* **TEXTE SOURCE**

L'entrevue

Pour une laïcité sans compromis

«La notion de laïcité ouverte est une insulte», dit le philosophe Henri Peña-Ruiz

Laïcité — débat québécois



Le philosophe français Henri Peña-Ruiz

Photo : Didier Pruvot Éditions Flammarion


Paris — Les débats sur la laïcité ne déchirent pas que le Québec. Ils sont aussi vifs en France, où la laïcité est pourtant inscrite dans la Constitution. Le philosophe Henri Peña-Ruiz s'est récemment insurgé contre l'instrumentalisation des débats sur l'islam et la laïcité par le gouvernement de Nicolas Sarkozy. Ce petit-fils d'immigrés espagnols, qui a grandi dans la banlieue parisienne du Pré-Saint-Gervais, estime urgent de défendre une vision rigoureuse de la laïcité. Conception qu'il oppose à la laïcité dite «ouverte», dont Nicolas Sarkozy s'est fait le défenseur en France dans un livre d'entretien avec le père Verdin et dans son célèbre discours de Latran où il affirmait que la République avait «besoin de croyants».

* **TRAVAIL DEMANDÉ**
a: Indiquez si chacune des affirmations suivantes concorde avec l'extrait sur la laïcité, en justifiant votre réponse par les mots exacts du texte. (i) La laïcité est inscrite dans la Constitution française. (ii) Henri Peña-Ruiz est le petit-fils d'immigrés italiens. (iii) Nicolas Sarkozy a défendu la laïcité dite « ouverte » dans un livre d'entretien avec le père Verdin.
b: Rédigez la suite de l'extrait sur la laïcité, en reprenant après sa dernière phrase.

* **DONNÉES FOURNIES**
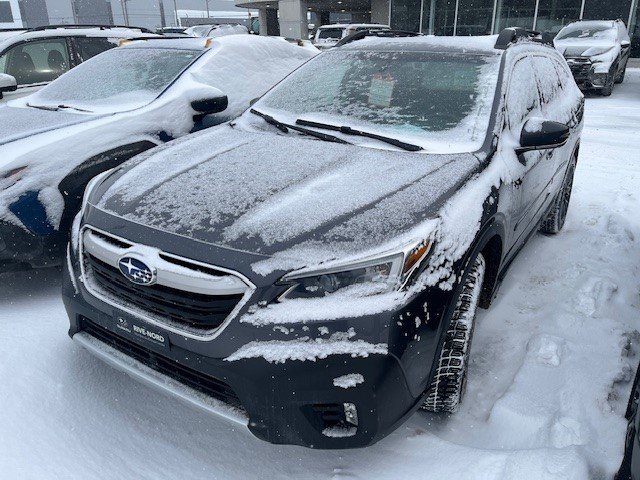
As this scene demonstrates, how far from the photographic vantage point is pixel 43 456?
200cm

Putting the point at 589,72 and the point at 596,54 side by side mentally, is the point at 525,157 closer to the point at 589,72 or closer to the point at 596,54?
the point at 589,72

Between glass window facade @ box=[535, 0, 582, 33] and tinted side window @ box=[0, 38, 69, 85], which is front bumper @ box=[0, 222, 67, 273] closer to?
tinted side window @ box=[0, 38, 69, 85]

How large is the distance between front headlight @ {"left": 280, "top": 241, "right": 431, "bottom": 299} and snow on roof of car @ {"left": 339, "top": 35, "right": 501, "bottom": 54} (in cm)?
180

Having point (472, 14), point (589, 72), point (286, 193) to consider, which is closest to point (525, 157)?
point (286, 193)

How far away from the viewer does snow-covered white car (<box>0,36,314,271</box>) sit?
9.66ft

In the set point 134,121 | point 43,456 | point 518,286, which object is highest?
point 134,121

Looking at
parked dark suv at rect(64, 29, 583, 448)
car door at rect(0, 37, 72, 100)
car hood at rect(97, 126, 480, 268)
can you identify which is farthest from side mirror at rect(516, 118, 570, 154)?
car door at rect(0, 37, 72, 100)

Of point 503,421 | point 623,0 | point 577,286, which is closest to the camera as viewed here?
point 503,421

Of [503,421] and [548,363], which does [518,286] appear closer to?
[548,363]

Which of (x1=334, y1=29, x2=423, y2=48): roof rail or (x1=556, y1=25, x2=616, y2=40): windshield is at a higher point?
(x1=334, y1=29, x2=423, y2=48): roof rail

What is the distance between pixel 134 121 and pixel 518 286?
2751 millimetres

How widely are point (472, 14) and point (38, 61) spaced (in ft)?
63.9

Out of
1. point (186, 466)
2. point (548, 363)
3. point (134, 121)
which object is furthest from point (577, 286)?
point (134, 121)

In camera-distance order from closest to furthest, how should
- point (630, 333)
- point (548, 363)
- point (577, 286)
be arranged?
point (548, 363) < point (630, 333) < point (577, 286)
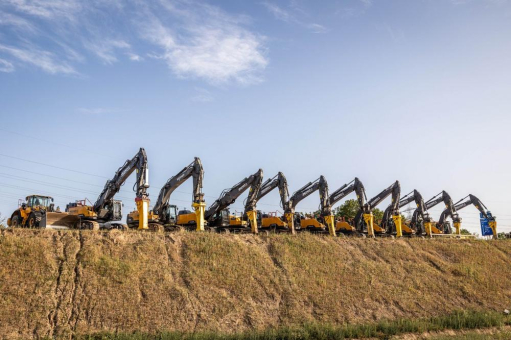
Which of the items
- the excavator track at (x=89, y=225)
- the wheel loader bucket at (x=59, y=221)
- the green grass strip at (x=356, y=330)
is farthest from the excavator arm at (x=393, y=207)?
the wheel loader bucket at (x=59, y=221)

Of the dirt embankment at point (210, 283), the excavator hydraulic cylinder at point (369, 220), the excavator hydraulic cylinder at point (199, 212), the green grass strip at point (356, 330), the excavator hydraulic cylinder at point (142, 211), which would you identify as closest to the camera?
the green grass strip at point (356, 330)

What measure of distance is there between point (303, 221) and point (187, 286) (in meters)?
25.4

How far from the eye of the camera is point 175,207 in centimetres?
4306

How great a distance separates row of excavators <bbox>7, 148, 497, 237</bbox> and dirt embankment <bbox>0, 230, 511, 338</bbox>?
7.92 metres

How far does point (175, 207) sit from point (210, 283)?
686 inches

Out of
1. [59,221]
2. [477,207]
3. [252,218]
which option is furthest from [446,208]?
[59,221]

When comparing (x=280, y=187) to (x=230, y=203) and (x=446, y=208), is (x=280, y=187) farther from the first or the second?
(x=446, y=208)

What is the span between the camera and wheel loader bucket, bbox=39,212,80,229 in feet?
112

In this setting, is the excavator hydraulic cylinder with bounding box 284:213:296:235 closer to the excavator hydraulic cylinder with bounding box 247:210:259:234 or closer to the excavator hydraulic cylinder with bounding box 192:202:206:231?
the excavator hydraulic cylinder with bounding box 247:210:259:234

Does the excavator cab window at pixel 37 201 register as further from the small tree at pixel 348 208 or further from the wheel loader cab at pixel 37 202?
the small tree at pixel 348 208

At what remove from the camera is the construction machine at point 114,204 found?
36.4m

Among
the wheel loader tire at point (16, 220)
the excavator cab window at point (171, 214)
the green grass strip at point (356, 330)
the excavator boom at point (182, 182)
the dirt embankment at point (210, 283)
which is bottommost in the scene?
the green grass strip at point (356, 330)

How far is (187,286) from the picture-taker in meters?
25.8

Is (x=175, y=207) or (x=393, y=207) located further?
(x=393, y=207)
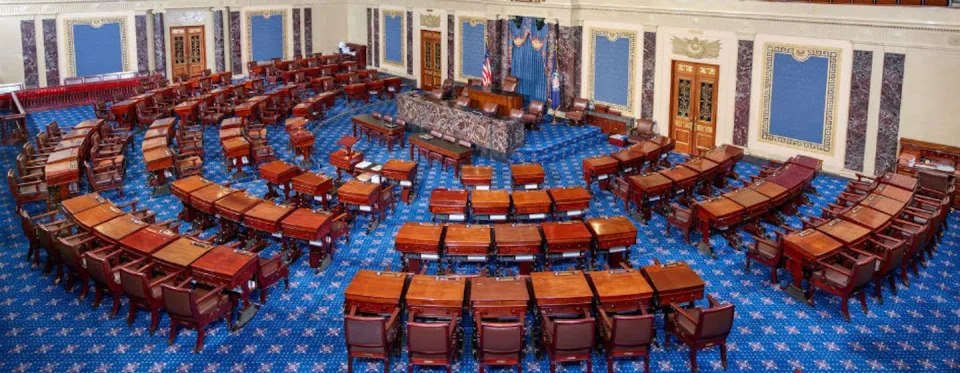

* **RÉPONSES AUX CONSIGNES**
a:
(i) Oui : « où la laïcité est pourtant inscrite dans la Constitution ».
(ii) Non : « Ce petit-fils d'immigrés espagnols ».
(iii) Oui : « dont Nicolas Sarkozy s'est fait le défenseur en France dans un livre d'entretien avec le père Verdin ».

b:
Le philosophe, qui nous reçoit dans son appartement de l'Est parisien, rappelle que le mot «laïque» vient du grec. «Laos recouvre l'unité indivise d'une population sans distinction entre les croyants, les athées ou ceux qui occupent une fonction dans l'administration du sacré. Cela ne veut pas dire qu'ils sont tous fabriqués dans le même moule, mais simplement que leurs différences ne les empêchent pas de vivre ensemble.»
La laïcité est donc un principe d'union de tout le peuple, dit-il, qui s'appuie sur trois exigences inséparables: «la liberté de conscience qui suppose qu'un être soit libre de croire en dieu ou de ne pas croire», la «stricte égalité de traitement de tous les êtres humains quelles que soient leurs convictions spirituelles» et «l'idée que la puissance publique commune aux croyants, aux athées et aux agnostiques doit uniquement poursuivre le bien commun à tous et non pas le bien particulier de certains».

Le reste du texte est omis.